Because if you optimized a kobold it wouldn't be a CR1/4 anymore?

I mean, you could give it 130 gp worth of armor and 50 gp worth of weapons as described in the Creating NPC's chapter. You could give it a combat feat instead of Skill Focus (Perception), but it would alter the challenge rating. (Don't feel bad, I had to learn that the hard way.)

So yeah, you could optimize every monster in the Bestiary. That doesn't make it a good idea.

This is strictly false.

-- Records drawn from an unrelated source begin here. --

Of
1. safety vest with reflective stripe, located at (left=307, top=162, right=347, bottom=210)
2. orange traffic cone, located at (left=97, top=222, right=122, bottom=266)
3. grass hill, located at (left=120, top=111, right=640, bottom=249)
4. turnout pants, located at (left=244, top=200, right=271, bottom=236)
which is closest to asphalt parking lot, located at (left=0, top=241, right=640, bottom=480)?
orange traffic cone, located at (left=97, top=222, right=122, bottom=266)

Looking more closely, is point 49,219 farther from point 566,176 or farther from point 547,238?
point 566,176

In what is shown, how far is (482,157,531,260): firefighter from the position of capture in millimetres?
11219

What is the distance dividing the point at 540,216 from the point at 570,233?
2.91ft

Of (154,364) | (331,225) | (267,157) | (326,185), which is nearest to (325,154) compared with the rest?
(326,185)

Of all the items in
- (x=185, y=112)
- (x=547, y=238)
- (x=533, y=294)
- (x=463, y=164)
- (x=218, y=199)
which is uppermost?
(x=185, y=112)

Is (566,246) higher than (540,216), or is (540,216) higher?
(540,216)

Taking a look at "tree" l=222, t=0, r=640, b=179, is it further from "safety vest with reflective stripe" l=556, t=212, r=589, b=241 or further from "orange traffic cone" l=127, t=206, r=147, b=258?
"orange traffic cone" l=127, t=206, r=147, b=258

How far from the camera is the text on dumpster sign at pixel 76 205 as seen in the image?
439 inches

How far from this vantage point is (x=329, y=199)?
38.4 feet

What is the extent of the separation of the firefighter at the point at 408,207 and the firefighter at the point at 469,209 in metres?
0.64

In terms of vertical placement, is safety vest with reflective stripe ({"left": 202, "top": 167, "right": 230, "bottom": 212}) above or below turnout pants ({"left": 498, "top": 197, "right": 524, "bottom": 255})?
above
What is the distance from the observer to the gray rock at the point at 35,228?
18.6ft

A creature whose hit dice are solely a factor of class levels are always Level-1 for PC classes and level-2 for NPC classes.

Regardless of equipment, Level 1 Kobold warrior= CR 1/4, Level 1 Human warrior= CR 1/4, level 1 Goblin warrior= CR 1/4, ect.

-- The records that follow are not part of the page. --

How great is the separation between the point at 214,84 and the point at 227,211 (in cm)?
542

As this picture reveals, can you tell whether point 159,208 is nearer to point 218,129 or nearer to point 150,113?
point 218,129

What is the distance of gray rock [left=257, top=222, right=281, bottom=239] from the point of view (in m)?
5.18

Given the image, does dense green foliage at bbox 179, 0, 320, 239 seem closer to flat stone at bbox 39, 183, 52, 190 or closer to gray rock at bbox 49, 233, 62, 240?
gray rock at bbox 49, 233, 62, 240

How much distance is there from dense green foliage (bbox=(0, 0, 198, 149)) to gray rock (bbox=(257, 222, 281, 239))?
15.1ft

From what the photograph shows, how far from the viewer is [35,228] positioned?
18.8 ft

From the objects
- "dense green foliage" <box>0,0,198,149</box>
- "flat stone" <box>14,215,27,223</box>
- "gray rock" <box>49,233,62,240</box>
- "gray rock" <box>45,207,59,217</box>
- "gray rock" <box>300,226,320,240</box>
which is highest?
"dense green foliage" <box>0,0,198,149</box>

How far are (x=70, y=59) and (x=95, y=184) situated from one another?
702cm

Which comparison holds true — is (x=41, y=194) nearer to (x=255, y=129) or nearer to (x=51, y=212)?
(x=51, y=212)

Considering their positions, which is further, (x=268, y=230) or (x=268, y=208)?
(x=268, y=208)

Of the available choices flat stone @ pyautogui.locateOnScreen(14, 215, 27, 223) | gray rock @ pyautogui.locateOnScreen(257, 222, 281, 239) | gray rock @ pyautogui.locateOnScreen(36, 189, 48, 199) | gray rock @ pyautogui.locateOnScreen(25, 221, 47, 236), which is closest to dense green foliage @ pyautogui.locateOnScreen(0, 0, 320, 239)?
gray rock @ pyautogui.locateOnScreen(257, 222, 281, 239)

Sure, you obviously don't want to throw every Kobold into Plate mail, but Leather armor is only 5 GP cheaper than Hide which would improve their AC by 2 and a Flail or is only 6 GP more than a Spear and would either do the same damage in a single hand or more damage as a two handed weapon.

The only reason they are listed that way in the book is so they can be slain easily by murder hobos. . . it's a hold over of earlier editions and the "Kobolds/goblins/orcs dumb/evil only exist to be slain" mentality.

Not true. With PC wealth and PC classes, they're CR=Level.

NPC Gear Adjustments wrote:
You can significantly increase or decrease the power level of an NPC with class levels by adjusting the NPC's gear. The combined value of an NPC's gear is given in Creating NPCs on Table: NPC Gear. A classed NPC encountered with no gear should have his CR reduced by 1 (provided that loss of gear actually hampers the NPC), while a classed NPC that instead has gear equivalent to that of a PC (as listed on Table: Character Wealth by Level) has a CR of 1 higher than his actual CR. Be careful awarding NPCs this extra gear, though—especially at high levels, where you can blow out your entire adventure's treasure budget in one fell swoop!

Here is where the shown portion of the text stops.